* begin Record excerpts *
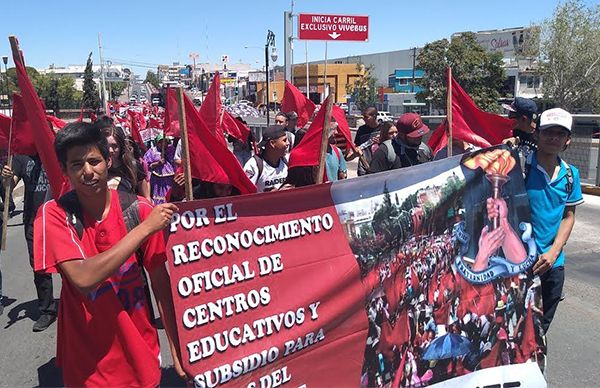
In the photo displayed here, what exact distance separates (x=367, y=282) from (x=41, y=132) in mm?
1940

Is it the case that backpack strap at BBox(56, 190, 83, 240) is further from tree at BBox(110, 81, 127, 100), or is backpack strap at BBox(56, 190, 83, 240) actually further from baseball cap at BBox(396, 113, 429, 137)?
tree at BBox(110, 81, 127, 100)

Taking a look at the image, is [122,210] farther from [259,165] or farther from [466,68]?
[466,68]

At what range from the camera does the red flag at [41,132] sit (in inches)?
109

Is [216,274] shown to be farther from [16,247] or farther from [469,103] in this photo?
[16,247]

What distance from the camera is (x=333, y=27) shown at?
22484 millimetres

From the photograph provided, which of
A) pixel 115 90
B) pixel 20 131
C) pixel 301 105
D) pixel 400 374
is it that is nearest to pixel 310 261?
pixel 400 374

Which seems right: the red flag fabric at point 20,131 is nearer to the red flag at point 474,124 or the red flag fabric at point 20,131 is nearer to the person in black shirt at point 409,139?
the person in black shirt at point 409,139

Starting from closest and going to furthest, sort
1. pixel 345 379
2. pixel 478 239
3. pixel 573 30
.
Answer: pixel 345 379 → pixel 478 239 → pixel 573 30

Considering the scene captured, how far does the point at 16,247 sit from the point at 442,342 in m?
7.02

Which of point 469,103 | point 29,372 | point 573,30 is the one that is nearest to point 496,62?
point 573,30

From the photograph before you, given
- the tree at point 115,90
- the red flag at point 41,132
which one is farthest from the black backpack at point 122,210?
the tree at point 115,90

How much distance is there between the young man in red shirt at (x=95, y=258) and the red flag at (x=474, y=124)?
3.30 metres

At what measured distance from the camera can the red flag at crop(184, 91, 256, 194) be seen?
2.87 metres

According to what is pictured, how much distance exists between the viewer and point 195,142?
2.90 meters
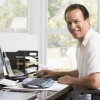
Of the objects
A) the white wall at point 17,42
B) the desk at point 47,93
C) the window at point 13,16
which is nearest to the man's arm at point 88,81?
the desk at point 47,93

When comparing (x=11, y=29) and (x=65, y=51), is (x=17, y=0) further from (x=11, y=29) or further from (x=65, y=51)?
(x=65, y=51)

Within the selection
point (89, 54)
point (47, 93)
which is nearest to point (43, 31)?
point (89, 54)

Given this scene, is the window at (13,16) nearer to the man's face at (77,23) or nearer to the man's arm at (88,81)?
the man's face at (77,23)

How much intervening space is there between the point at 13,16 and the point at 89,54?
1.66m

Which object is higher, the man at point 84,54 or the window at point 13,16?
the window at point 13,16

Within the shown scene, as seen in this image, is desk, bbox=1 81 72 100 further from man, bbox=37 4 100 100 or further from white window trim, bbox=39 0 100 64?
white window trim, bbox=39 0 100 64

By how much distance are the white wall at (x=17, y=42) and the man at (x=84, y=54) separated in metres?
0.64

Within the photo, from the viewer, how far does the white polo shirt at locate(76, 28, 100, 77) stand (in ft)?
7.19

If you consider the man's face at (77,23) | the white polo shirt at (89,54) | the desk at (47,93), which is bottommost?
the desk at (47,93)

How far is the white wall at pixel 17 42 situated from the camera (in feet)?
9.75

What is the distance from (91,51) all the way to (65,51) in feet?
4.67

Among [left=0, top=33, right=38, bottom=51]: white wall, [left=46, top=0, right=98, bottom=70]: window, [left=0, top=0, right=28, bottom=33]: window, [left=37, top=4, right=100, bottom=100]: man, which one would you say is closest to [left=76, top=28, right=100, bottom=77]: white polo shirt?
[left=37, top=4, right=100, bottom=100]: man

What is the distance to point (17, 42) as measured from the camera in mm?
3096

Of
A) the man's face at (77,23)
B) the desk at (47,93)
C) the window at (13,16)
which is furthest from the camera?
the window at (13,16)
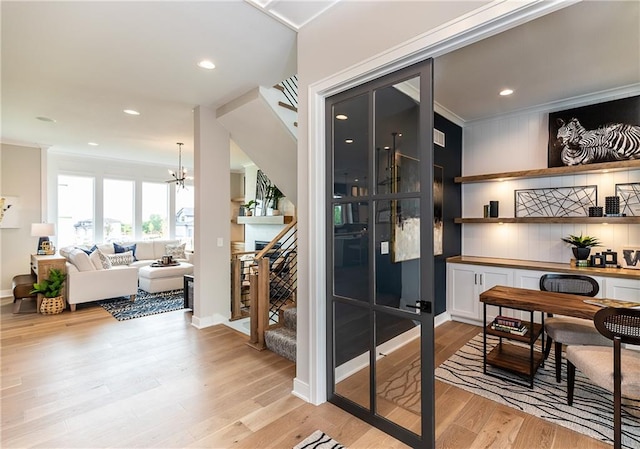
* end Record excerpts *
Exercise description:
Please rewrite all the rows above, swapping "red flag" for "red banner" wherever it occurs and leaving everything else unchanged. Omit the pictures from your answer.

The solution:
In the photo displayed here, what exact distance separates (x=367, y=282) from (x=41, y=132) in mm?
1940

Is it the case that backpack strap at BBox(56, 190, 83, 240) is further from tree at BBox(110, 81, 127, 100), or is backpack strap at BBox(56, 190, 83, 240) actually further from baseball cap at BBox(396, 113, 429, 137)?
tree at BBox(110, 81, 127, 100)

Taking a look at the image, is [122,210] farther from [259,165] or farther from [466,68]?
[466,68]

At what range from the camera does the red banner at [41,132] sit (in inches)?
109

Is [216,274] shown to be farther from [16,247] or farther from [469,103] in this photo?
[16,247]

What distance from the camera is (x=333, y=27) shown at?
22484 millimetres

From the photograph provided, which of
A) pixel 115 90
B) pixel 20 131
C) pixel 301 105
D) pixel 400 374
is it that is nearest to pixel 310 261?
pixel 400 374

Which seems right: the red banner fabric at point 20,131 is nearer to the red banner at point 474,124 or the red banner fabric at point 20,131 is nearer to the person in black shirt at point 409,139?
the person in black shirt at point 409,139

Starting from closest and going to furthest, sort
1. pixel 345 379
2. pixel 478 239
3. pixel 573 30
.
Answer: pixel 345 379 → pixel 478 239 → pixel 573 30

Considering the scene captured, how far does the point at 16,247 sit from the point at 442,342 in m?
7.02

Which of point 469,103 | point 29,372 | point 573,30 is the one that is nearest to point 496,62?
point 573,30

From the photograph before you, given
- the tree at point 115,90
- the red banner at point 41,132
which one is farthest from the black backpack at point 122,210?
the tree at point 115,90

How much distance is there between the young man in red shirt at (x=95, y=258) and the red banner at (x=474, y=124)?
3.30 metres

At what measured distance from the camera can the red banner at crop(184, 91, 256, 194) be seen?
2.87 metres

According to what is pictured, how much distance exists between the viewer and point 195,142?
2.90 meters
Of the objects
A) the white wall at point 17,42
B) the desk at point 47,93
C) the window at point 13,16
which is nearest to the man's arm at point 88,81?
the desk at point 47,93

When comparing (x=11, y=29) and (x=65, y=51), is (x=17, y=0) further from (x=11, y=29) or further from (x=65, y=51)?
(x=65, y=51)

Within the selection
point (89, 54)
point (47, 93)
which is nearest to point (43, 31)?
point (89, 54)

Given this scene, is the window at (13,16) nearer to the man's face at (77,23) or nearer to the man's arm at (88,81)?
the man's face at (77,23)

How much intervening space is there between the point at 13,16 and the point at 89,54?
1.66m

Which object is higher, the man at point 84,54 or the window at point 13,16?
the window at point 13,16

Within the shown scene, as seen in this image, is desk, bbox=1 81 72 100 further from man, bbox=37 4 100 100 or further from white window trim, bbox=39 0 100 64?
white window trim, bbox=39 0 100 64

By how much distance are the white wall at (x=17, y=42) and the man at (x=84, y=54) separated in metres?
0.64

Within the photo, from the viewer, how far does the white polo shirt at locate(76, 28, 100, 77) stand (in ft)?
7.19

If you consider the man's face at (77,23) | the white polo shirt at (89,54) | the desk at (47,93), which is bottommost?
the desk at (47,93)

How far is the white wall at pixel 17 42 situated from the camera (in feet)?
9.75

What is the distance from (91,51) all the way to (65,51) in feet?
4.67

Among [left=0, top=33, right=38, bottom=51]: white wall, [left=46, top=0, right=98, bottom=70]: window, [left=0, top=0, right=28, bottom=33]: window, [left=37, top=4, right=100, bottom=100]: man, which one would you say is closest to [left=76, top=28, right=100, bottom=77]: white polo shirt?
[left=37, top=4, right=100, bottom=100]: man

What is the distance to point (17, 42) as measured from the camera in mm?
3096

Of
A) the man's face at (77,23)
B) the desk at (47,93)
C) the window at (13,16)
which is furthest from the camera?
the window at (13,16)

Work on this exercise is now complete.